Editor's note: The following column originally appeared on The Resurgent website.
A federal magistrate in California has ordered Apple to rewrite iPhone software to allow a government backdoor into your phone.
We live in a day and age when hackers have infiltrated the American government’s computers routinely and stolen confidential information. Hackers prey on Android devices, Blackberries, etc. They steal information, add malware, and spy. Resourceful hackers can take over phones’ audio and cameras to spy with greater detail.
Apple has taken an approach with its iPhones to make them as secure for consumers as possible. Software is sandboxed, meaning various software on your phone cannot interact with each other. Fingerprint reader codes are stored on the phone and are not able to connect to the internet or other systems. Apple’s phones are very secure. They keep hackers out. They run reliably.
But because the phones keep hackers out, they make it harder for the government to break in during an emergency.
In the case at hand, one of the San Bernardino terrorists used an iPhone and the government wants access. Apple has given the government what it can give, but has not given direct access to the phone because it is not in Apple’s powers to give it. They designed the phone that way. They did not design a phone for terrorists, they designed a phone for consumers in an unsafe world where even super secure government servers can get hacked.
The federal magistrate wants Apple to redesign its software to make it less secure, less safe, and more easily hackable. Today, in an open letter, Apple is declining to do so. I agree with Apple.
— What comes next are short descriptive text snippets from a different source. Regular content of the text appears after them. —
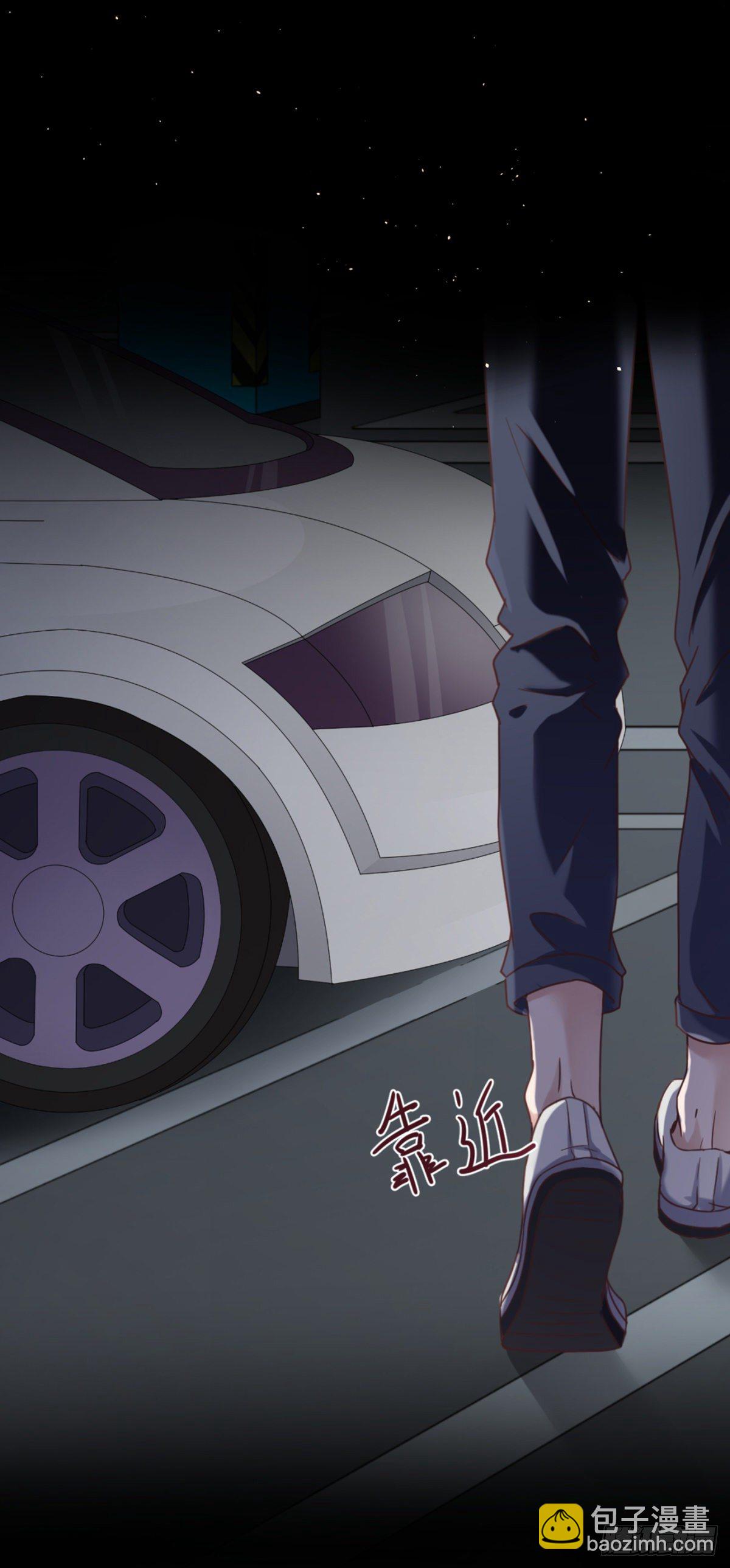 你可真像个男人-第13话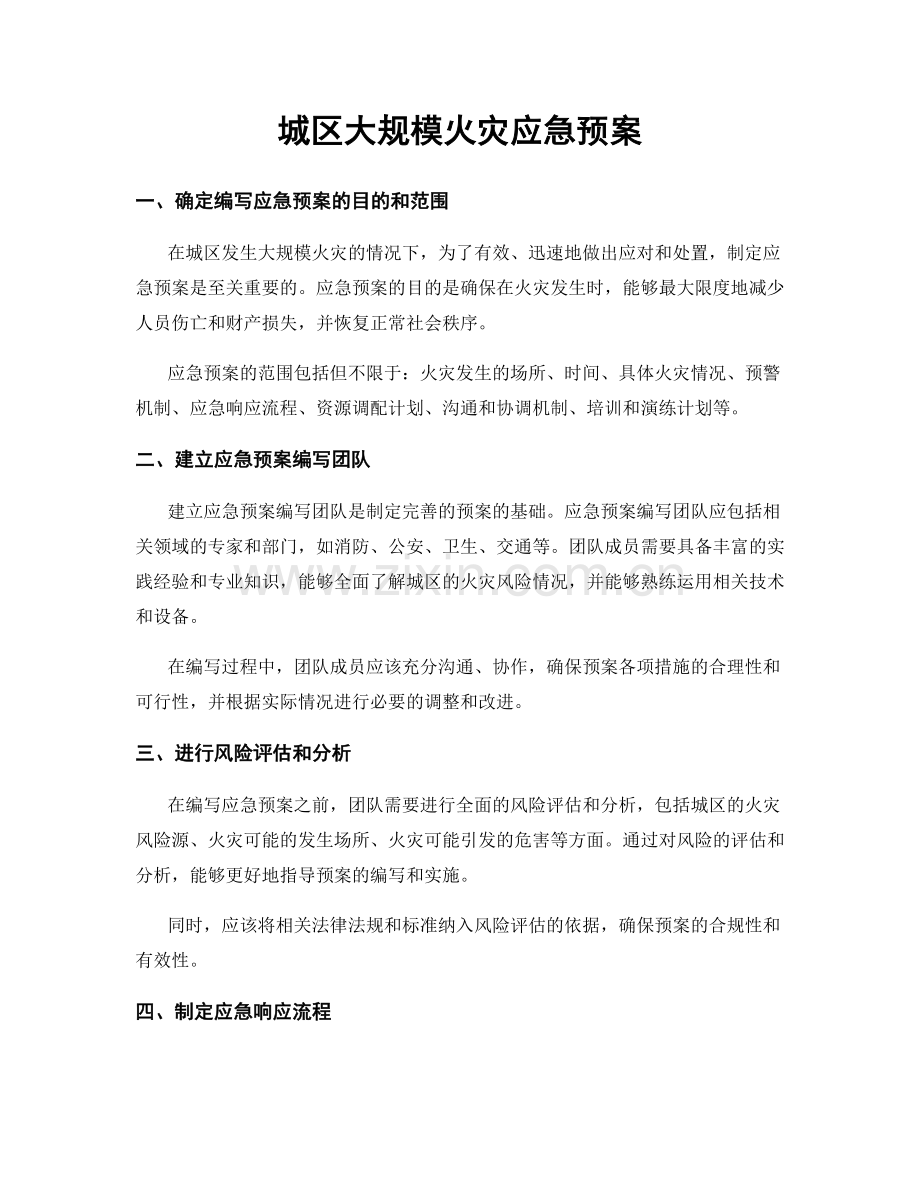 城区大规模火灾应急预案.docx_第1页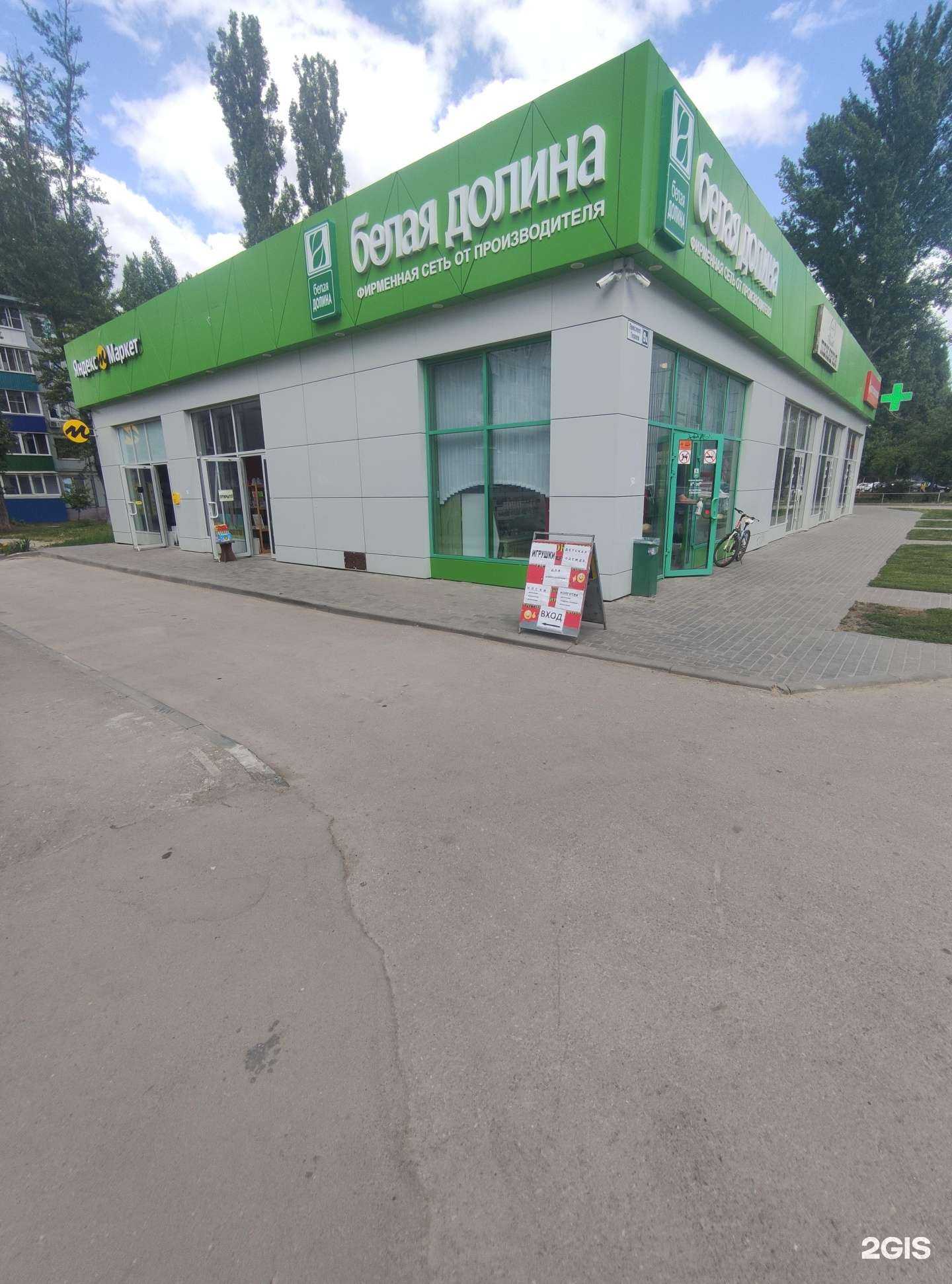 Отзывы на компанию Традиция в Балакове c фото - фотография 2 из 2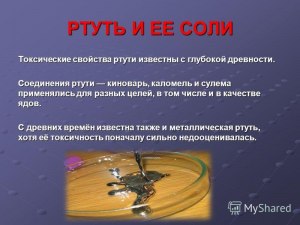 Для чего используют соли ртути?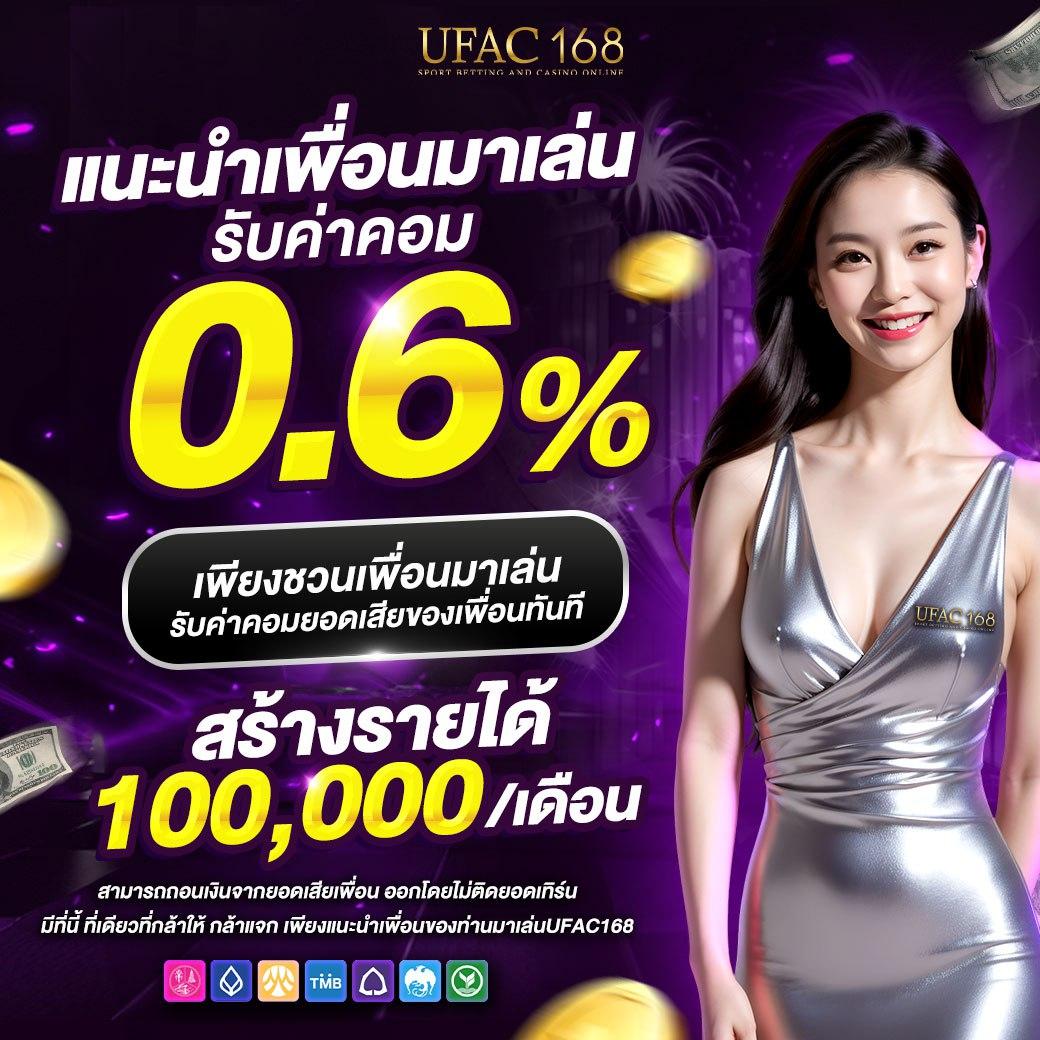7m คาสิโนอันดับหนึ่ง เกมเดิมพันยอดนิยมในไทย สร้างรายได้ง่าย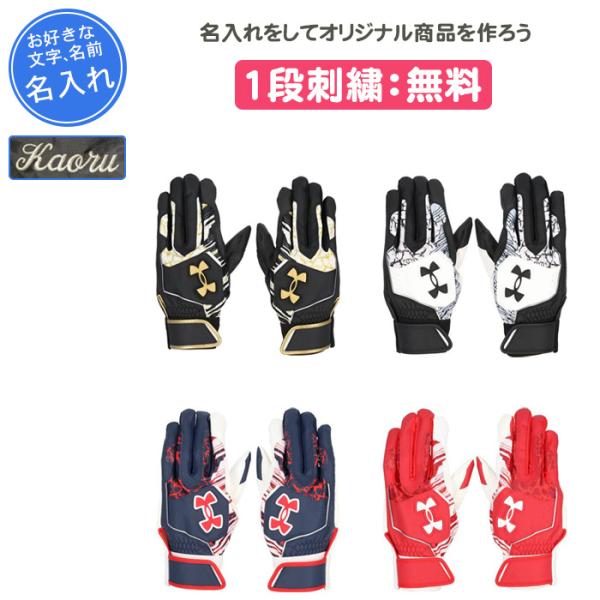 UNDER ARMOUR 名入れ付き バッティンググローブ 刺繍 両手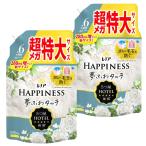レノアハピネス 夢ふわタッチ 柔軟剤 ホワイトティー 1,900mL×2袋 約6ヶ月分 詰め替え 特大容量 大容量 超特大サイズ メガジャンボサイズ
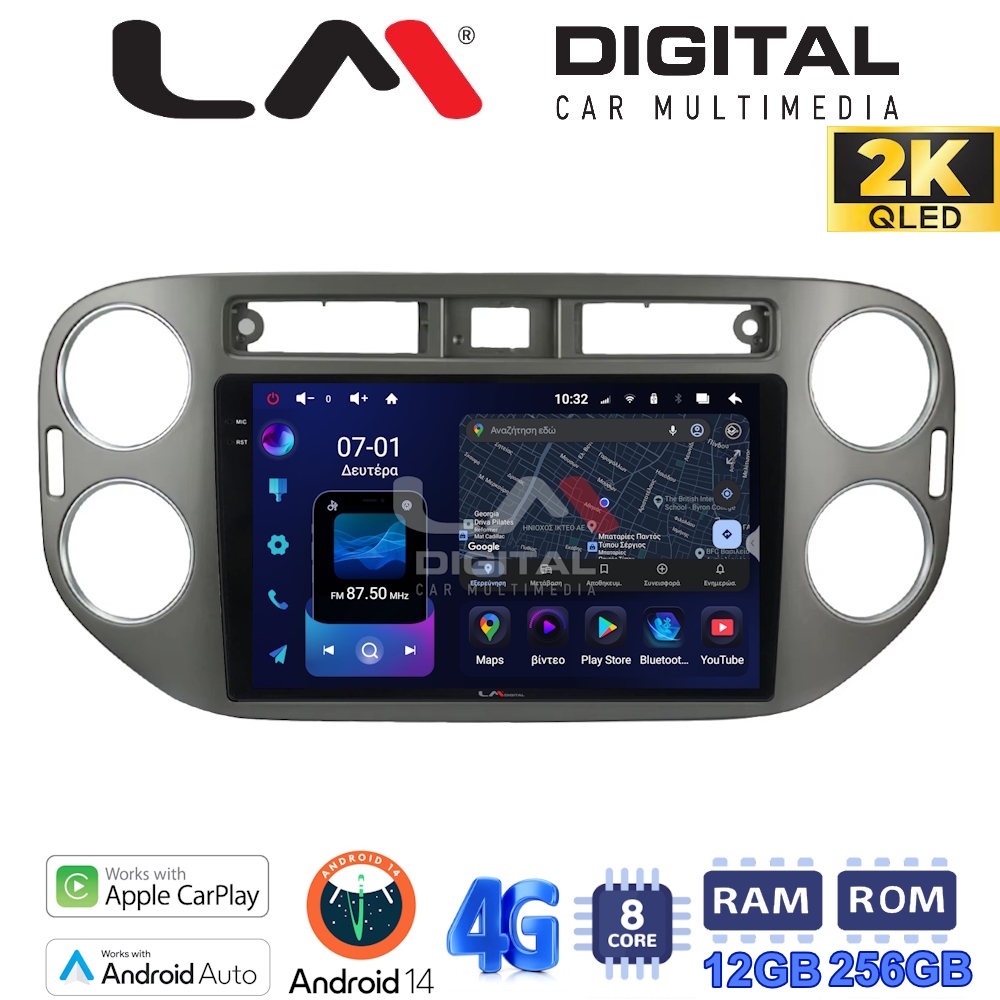LM Digital - LM ZS8590G GPS Οθόνη OEM Multimedia Αυτοκινήτου για  (CarPlay/AndroidAuto/BT/GPS/WIFI/GPRS)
There are lots of terrible people out there from terrorists to child pornographers who might want an iPhone because they think the government will not be able to get access. But there are vastly more people out there who want to hack into my phone.
The government cannot keep its own servers secure. If the government gets a backdoor to my phone, it will not be able to keep the backdoor to itself.
I support Apple’s relentless pursuit of consumer privacy. Bad people are always going to do bad things. But good people should not see their privacy reduced as a result.